Alus s’attendait à ce qu’elle ne prenne pas part au plan, mais il avait objectivement décidé d’accepter que Cisty entende le rapport de Felinella. Surtout si elle avait l’autorisation du gouverneur général.
Il avait encouragé Felinella, mais elle semblait encore un peu hésitante.
Elle s’était excusée auprès de Cisty et s’était lentement levée. La tasse était toujours dans sa main, mais la surface du thé n’avait pas bougé le moins du monde tandis qu’elle se dirigeait élégamment vers Alus. Après avoir posé sa tasse et sa soucoupe sur le bureau d’Alus, elle se penche vers lui pour lui chuchoter à l’oreille.

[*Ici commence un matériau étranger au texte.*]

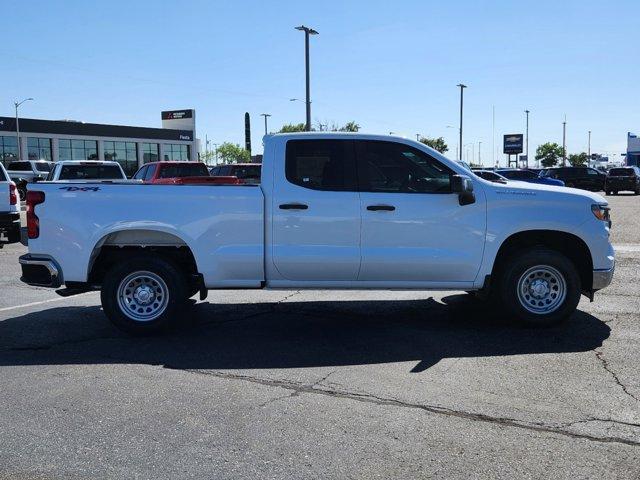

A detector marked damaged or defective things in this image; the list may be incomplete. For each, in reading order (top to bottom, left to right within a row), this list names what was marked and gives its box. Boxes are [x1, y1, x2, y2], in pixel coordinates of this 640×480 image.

pavement crack [164, 368, 640, 450]
pavement crack [592, 350, 636, 404]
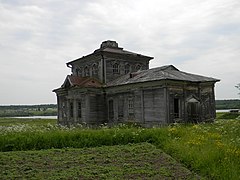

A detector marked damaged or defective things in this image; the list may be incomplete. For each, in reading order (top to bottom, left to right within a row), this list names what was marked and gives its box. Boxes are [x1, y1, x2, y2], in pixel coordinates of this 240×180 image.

rusty metal roof [106, 65, 219, 87]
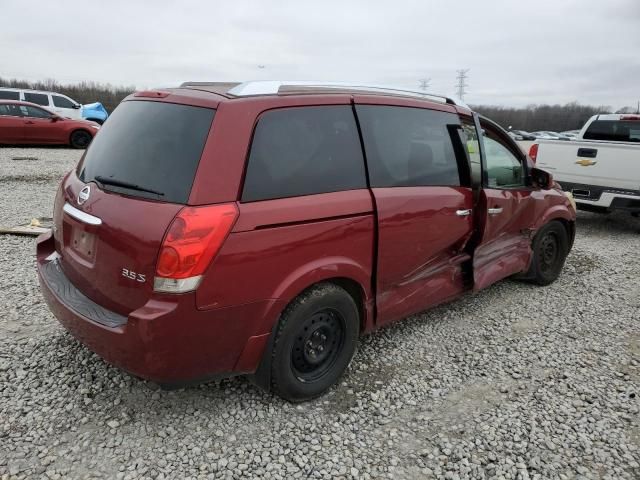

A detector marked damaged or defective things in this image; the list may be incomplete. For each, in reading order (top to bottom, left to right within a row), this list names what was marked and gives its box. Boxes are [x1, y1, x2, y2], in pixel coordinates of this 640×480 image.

damaged minivan side [36, 82, 576, 402]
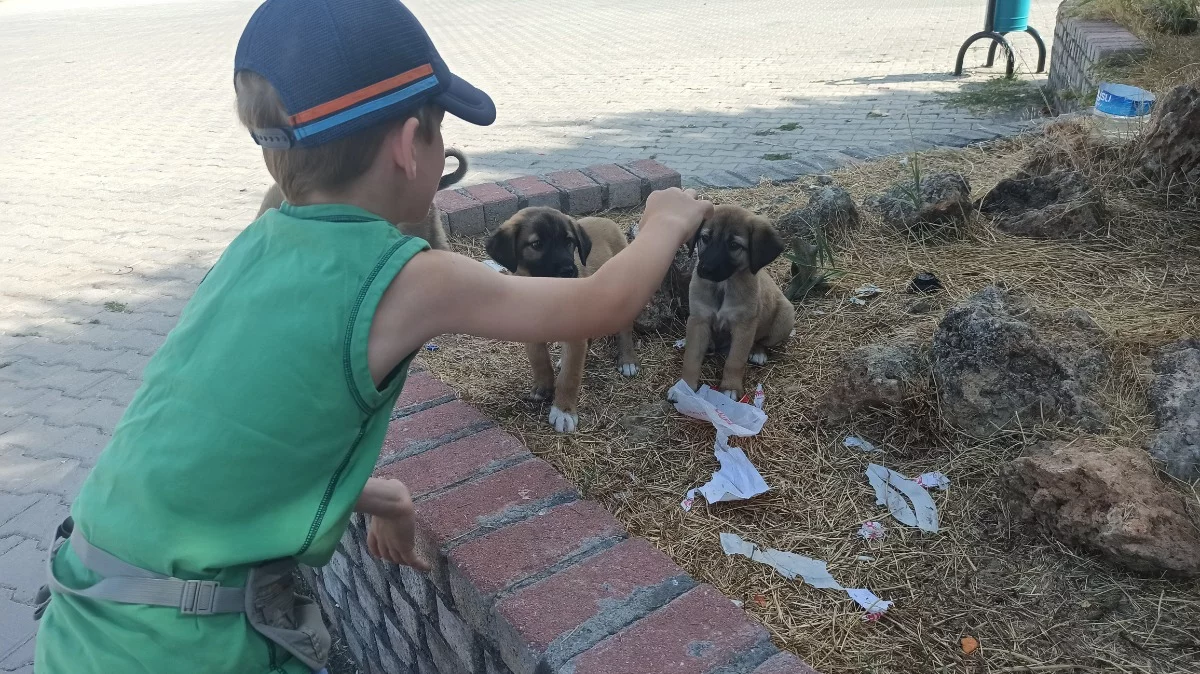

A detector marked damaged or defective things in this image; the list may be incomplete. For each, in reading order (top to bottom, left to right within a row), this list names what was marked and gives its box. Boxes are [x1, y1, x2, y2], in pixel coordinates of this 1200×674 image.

torn paper wrapper [684, 446, 768, 510]
torn paper wrapper [868, 462, 944, 532]
torn paper wrapper [920, 470, 948, 490]
torn paper wrapper [720, 532, 892, 616]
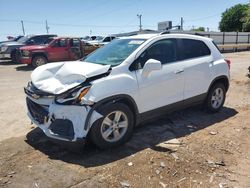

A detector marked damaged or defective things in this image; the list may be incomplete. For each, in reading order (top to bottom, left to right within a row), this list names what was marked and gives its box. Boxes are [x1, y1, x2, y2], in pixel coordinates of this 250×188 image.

crumpled hood [30, 61, 110, 94]
broken headlight [55, 85, 92, 105]
damaged front bumper [25, 94, 102, 142]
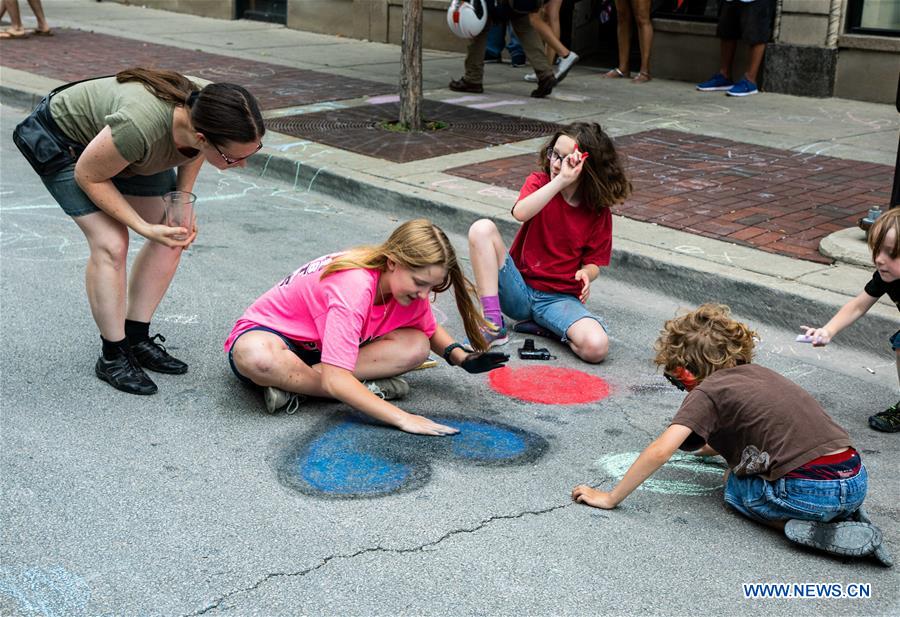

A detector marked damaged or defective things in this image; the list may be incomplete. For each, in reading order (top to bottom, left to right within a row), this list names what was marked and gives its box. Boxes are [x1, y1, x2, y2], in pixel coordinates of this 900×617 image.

crack in asphalt [183, 500, 568, 616]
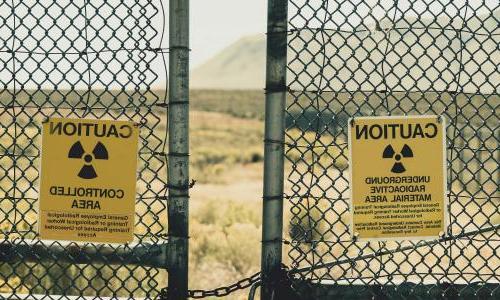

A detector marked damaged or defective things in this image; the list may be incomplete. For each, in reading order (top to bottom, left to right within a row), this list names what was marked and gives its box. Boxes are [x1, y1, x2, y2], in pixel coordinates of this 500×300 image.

rusted metal pole [169, 0, 190, 300]
rusted metal pole [260, 0, 288, 298]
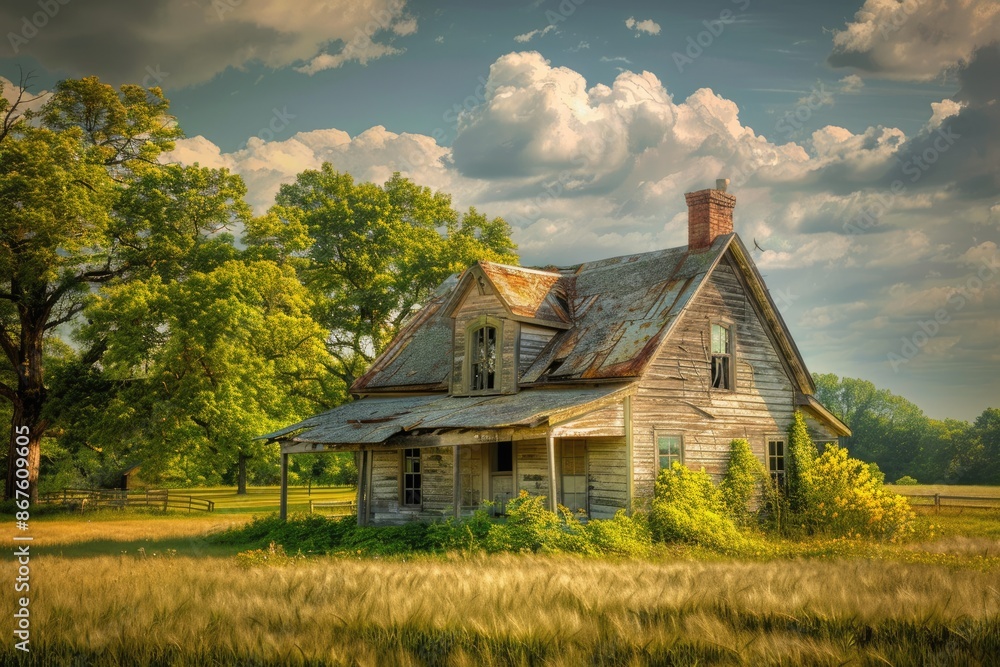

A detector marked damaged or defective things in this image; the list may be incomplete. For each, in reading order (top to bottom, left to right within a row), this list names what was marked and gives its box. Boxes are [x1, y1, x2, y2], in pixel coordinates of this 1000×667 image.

broken window [470, 328, 498, 392]
broken window [712, 324, 736, 392]
rusted metal roof [262, 386, 628, 444]
broken window [402, 448, 422, 506]
broken window [768, 440, 784, 488]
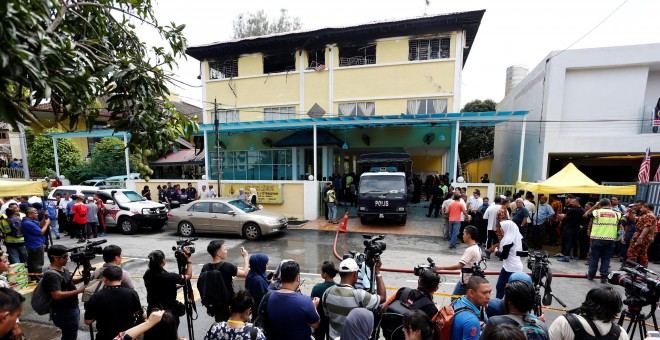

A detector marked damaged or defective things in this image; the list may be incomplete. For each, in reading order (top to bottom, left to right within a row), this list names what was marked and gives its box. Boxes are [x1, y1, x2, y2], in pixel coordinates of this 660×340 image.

burnt window [209, 59, 237, 79]
burnt window [262, 52, 294, 73]
burnt window [306, 48, 324, 70]
burnt window [340, 44, 376, 66]
burnt window [408, 38, 454, 61]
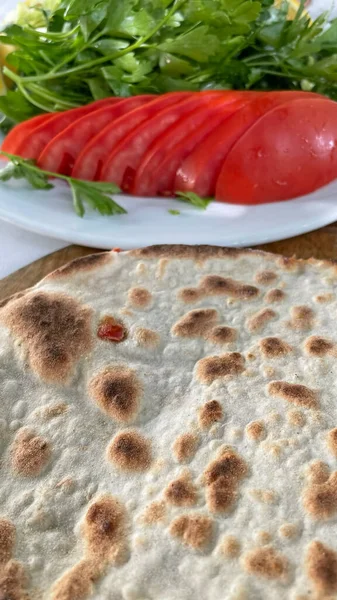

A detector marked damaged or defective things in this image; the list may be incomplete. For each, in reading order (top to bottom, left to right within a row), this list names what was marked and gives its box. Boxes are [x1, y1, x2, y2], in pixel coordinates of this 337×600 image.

brown burn mark [0, 292, 92, 384]
brown burn mark [258, 338, 290, 356]
brown burn mark [194, 352, 244, 384]
brown burn mark [88, 364, 140, 424]
brown burn mark [198, 400, 222, 428]
brown burn mark [266, 382, 316, 410]
brown burn mark [10, 428, 50, 476]
brown burn mark [107, 432, 152, 474]
brown burn mark [169, 512, 214, 552]
brown burn mark [243, 548, 288, 580]
brown burn mark [306, 540, 337, 592]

« … Vous êtes sûr que ça va ? La directrice a peut-être des liens profonds avec l’armée, mais elle n’est plus une soldate. Elle n’a pas besoin d’être sous leur commandement. En fait, si elle agit de son propre chef, elle risque de compromettre toute la mission… hein !? »
La respiration surprise de Felinella avait atteint l’oreille d’Alus. Alors que ses cheveux voltigeaient, un parfum élégant, différent de celui du thé, parvint à son nez.